Lent (Day 31) — Jimmy Breslin, “The Church that Forgot Christ”

Finishing up chapter 3 — at the end of his reverie during his Sunday visit to Blessed Sacrament, he  recalls his Aunt Harriet, and figures that he would follow in her footsteps.  He noted that she seemed the most devout person he knew.  At the end of the chapter, he quotes Lucretius: “Religion has brought forth impiety and crimes,” and adds a statement from Aunt Harriet, “The church brings out impiety and crime.  The religion is mine, and I don’t commit crimes.”  
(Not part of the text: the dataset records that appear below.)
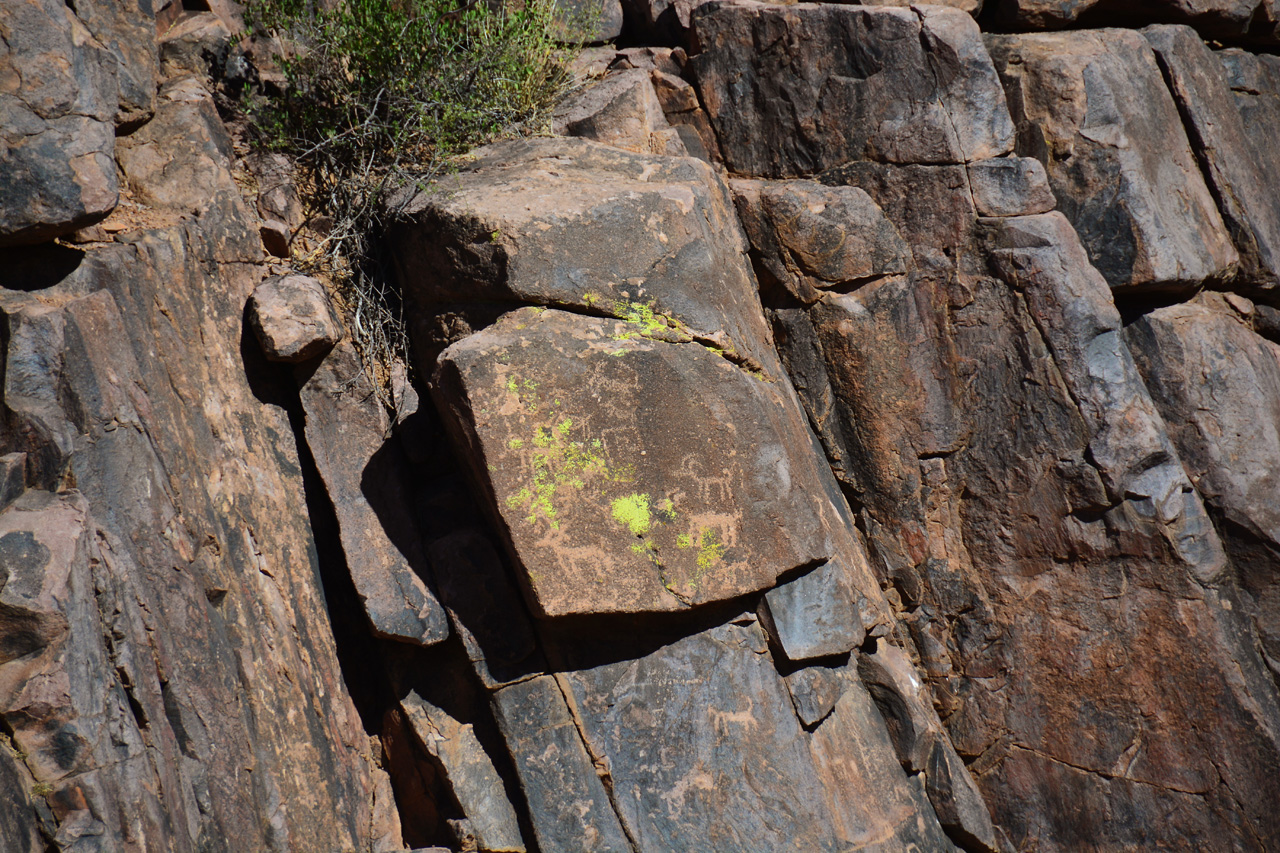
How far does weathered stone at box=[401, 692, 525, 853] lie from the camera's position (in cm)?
367

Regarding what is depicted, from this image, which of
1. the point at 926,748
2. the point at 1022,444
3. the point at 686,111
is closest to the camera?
the point at 926,748

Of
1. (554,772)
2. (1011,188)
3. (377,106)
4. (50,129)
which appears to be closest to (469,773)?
A: (554,772)

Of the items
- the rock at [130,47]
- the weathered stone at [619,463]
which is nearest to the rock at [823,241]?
the weathered stone at [619,463]

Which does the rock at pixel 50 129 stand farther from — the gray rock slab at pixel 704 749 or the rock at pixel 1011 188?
the rock at pixel 1011 188

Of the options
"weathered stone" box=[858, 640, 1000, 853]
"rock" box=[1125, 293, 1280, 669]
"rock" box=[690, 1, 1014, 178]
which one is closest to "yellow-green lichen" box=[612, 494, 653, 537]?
"weathered stone" box=[858, 640, 1000, 853]

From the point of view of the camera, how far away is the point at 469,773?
376 cm

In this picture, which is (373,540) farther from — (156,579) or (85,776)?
(85,776)

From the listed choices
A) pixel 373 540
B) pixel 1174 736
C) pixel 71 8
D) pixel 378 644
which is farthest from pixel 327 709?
pixel 1174 736

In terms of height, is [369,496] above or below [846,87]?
below

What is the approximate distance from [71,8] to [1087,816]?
5.93 metres

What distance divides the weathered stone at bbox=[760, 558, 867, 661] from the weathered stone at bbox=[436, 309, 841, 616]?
17 cm

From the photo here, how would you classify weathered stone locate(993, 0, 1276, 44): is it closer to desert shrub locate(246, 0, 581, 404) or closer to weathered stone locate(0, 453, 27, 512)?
desert shrub locate(246, 0, 581, 404)

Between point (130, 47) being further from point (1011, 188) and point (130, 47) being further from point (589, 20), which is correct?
point (1011, 188)

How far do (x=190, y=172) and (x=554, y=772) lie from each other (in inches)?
122
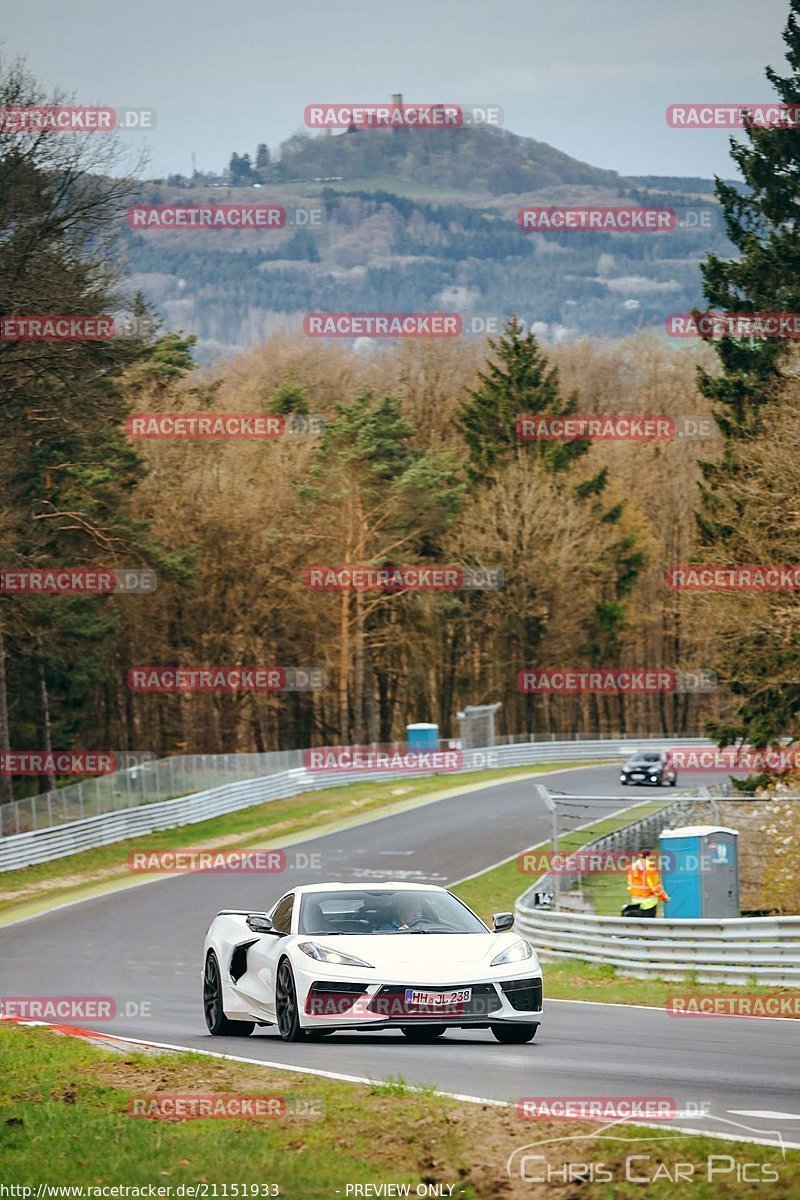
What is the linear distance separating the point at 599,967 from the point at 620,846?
35.0ft

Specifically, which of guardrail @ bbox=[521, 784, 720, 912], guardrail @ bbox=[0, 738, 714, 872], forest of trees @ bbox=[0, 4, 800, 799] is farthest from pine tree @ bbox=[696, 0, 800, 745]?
A: guardrail @ bbox=[0, 738, 714, 872]

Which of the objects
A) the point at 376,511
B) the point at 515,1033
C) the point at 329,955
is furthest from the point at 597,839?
the point at 376,511

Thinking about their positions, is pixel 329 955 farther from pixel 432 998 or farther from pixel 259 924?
pixel 259 924

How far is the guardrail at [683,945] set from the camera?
19.4m

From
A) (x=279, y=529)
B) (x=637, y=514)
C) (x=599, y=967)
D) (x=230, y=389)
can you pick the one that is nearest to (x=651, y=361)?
(x=637, y=514)

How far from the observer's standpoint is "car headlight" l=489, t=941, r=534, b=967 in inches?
489

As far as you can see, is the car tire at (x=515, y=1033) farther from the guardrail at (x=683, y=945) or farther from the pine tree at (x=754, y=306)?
the pine tree at (x=754, y=306)

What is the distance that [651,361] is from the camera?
9931 cm

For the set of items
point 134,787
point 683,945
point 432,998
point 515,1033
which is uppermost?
point 432,998

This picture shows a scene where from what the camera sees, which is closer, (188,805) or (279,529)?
(188,805)

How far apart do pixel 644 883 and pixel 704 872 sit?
105cm

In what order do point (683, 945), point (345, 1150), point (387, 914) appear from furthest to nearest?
point (683, 945) < point (387, 914) < point (345, 1150)

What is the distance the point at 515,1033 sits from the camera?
12.9 meters

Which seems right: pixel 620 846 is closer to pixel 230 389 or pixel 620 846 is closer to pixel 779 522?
pixel 779 522
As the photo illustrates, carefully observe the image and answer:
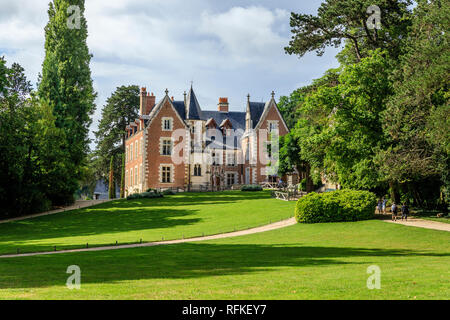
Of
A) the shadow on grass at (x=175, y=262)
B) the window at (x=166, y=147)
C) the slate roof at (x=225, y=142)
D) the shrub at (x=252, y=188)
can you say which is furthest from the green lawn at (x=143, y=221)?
the slate roof at (x=225, y=142)

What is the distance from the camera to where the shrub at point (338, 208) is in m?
30.1

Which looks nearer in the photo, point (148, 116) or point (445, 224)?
point (445, 224)

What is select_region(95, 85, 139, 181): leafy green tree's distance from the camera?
72.5 metres

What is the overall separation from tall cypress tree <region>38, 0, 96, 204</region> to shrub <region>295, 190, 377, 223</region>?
992 inches

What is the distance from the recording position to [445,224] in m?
27.2

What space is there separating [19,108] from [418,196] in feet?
113

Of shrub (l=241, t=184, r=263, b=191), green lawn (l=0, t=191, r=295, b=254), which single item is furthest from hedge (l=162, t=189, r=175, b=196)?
shrub (l=241, t=184, r=263, b=191)

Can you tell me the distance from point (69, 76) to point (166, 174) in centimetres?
1819

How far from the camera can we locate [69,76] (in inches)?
1791

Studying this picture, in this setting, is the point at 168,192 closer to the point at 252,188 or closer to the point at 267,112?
the point at 252,188

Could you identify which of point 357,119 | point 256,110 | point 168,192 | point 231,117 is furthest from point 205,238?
point 231,117
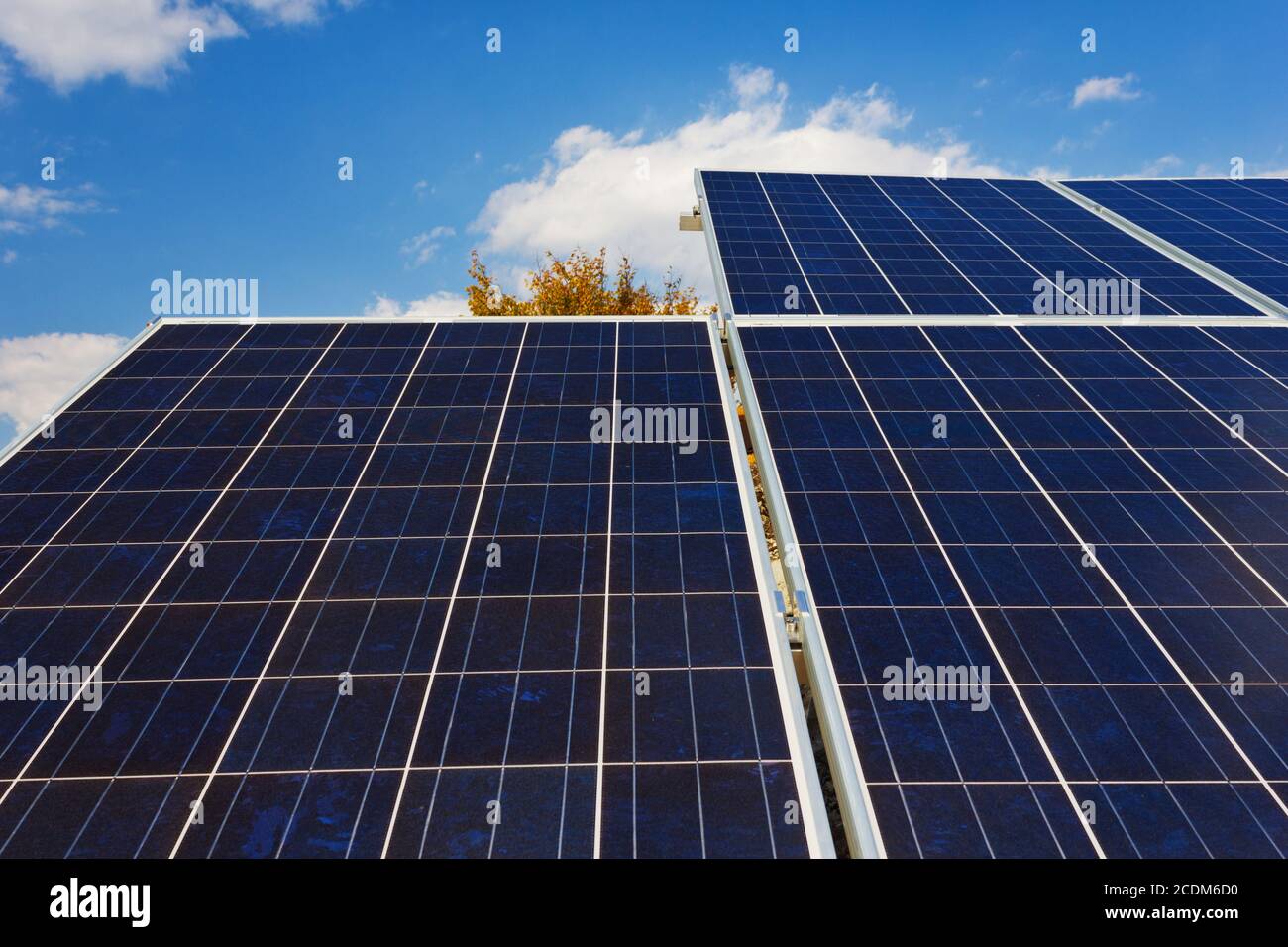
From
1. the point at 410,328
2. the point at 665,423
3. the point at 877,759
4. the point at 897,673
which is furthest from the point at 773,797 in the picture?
the point at 410,328

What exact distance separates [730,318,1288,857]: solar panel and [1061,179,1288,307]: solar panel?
13.3ft

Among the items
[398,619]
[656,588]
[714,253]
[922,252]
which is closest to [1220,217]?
[922,252]

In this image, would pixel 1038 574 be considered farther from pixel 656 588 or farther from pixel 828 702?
pixel 656 588

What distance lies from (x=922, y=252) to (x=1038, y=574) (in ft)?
35.6

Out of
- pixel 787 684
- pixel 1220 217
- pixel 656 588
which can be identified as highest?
pixel 1220 217

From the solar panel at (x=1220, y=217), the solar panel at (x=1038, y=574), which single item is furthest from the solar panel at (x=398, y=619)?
the solar panel at (x=1220, y=217)

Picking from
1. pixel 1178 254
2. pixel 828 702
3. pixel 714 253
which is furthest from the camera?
pixel 1178 254

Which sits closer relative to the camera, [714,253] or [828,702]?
[828,702]

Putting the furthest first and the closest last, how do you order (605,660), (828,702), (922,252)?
(922,252), (605,660), (828,702)

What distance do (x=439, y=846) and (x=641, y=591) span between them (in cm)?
344

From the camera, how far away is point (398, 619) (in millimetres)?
8594
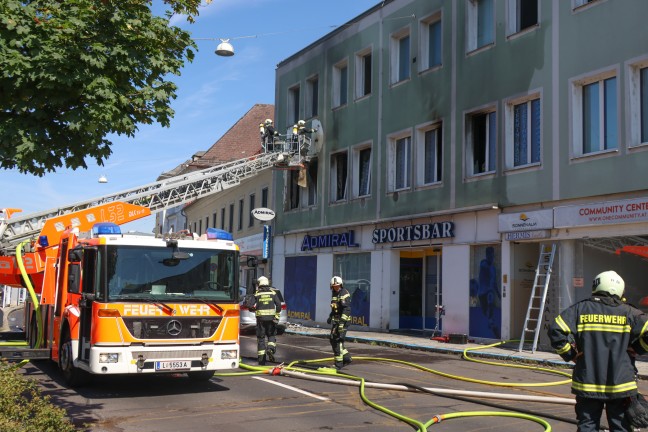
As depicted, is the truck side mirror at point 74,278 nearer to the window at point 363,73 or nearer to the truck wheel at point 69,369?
the truck wheel at point 69,369

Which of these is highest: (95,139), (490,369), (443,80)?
(443,80)

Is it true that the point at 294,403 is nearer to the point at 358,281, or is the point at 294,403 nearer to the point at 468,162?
the point at 468,162

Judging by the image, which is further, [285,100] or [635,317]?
[285,100]

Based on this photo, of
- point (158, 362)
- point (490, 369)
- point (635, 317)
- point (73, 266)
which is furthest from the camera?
point (490, 369)

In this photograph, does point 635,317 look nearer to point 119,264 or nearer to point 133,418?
point 133,418

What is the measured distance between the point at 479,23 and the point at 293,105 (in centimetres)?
1163

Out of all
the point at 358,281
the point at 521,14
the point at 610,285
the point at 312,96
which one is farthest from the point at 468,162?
the point at 610,285

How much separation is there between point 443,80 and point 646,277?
8.16 m

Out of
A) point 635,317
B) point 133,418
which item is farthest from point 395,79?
point 635,317


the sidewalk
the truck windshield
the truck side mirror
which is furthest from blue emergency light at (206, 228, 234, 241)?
the sidewalk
As I was reading this, I recall something a friend said to me that kept me Catholic, at least nominally affiliated with the Church, for some time.  He said that his time at Holy Cross with so many intelligent and perceptive Jesuits and lay teachers who clearly believed in the Church were his greatest proof that there was some value in all of this.  But I think there has to be more.  That feeling of connection, and their connection to the Church, does provide a pull, but we are not merely puppets, and so must make our own way.  Aunt Harriet was doing that by noting that the criminal activity of the church was none of her business.  Her religion was hers, and she didn’t commit crimes.  

Breslin also notes that he took some holy water and blessed himself leaving the church, as he had done every Sunday from childhood.  Is that just a habit?  Or is there something more there?  Does it provide a link with the good of the Church, and the good of religion?  Not sure I know.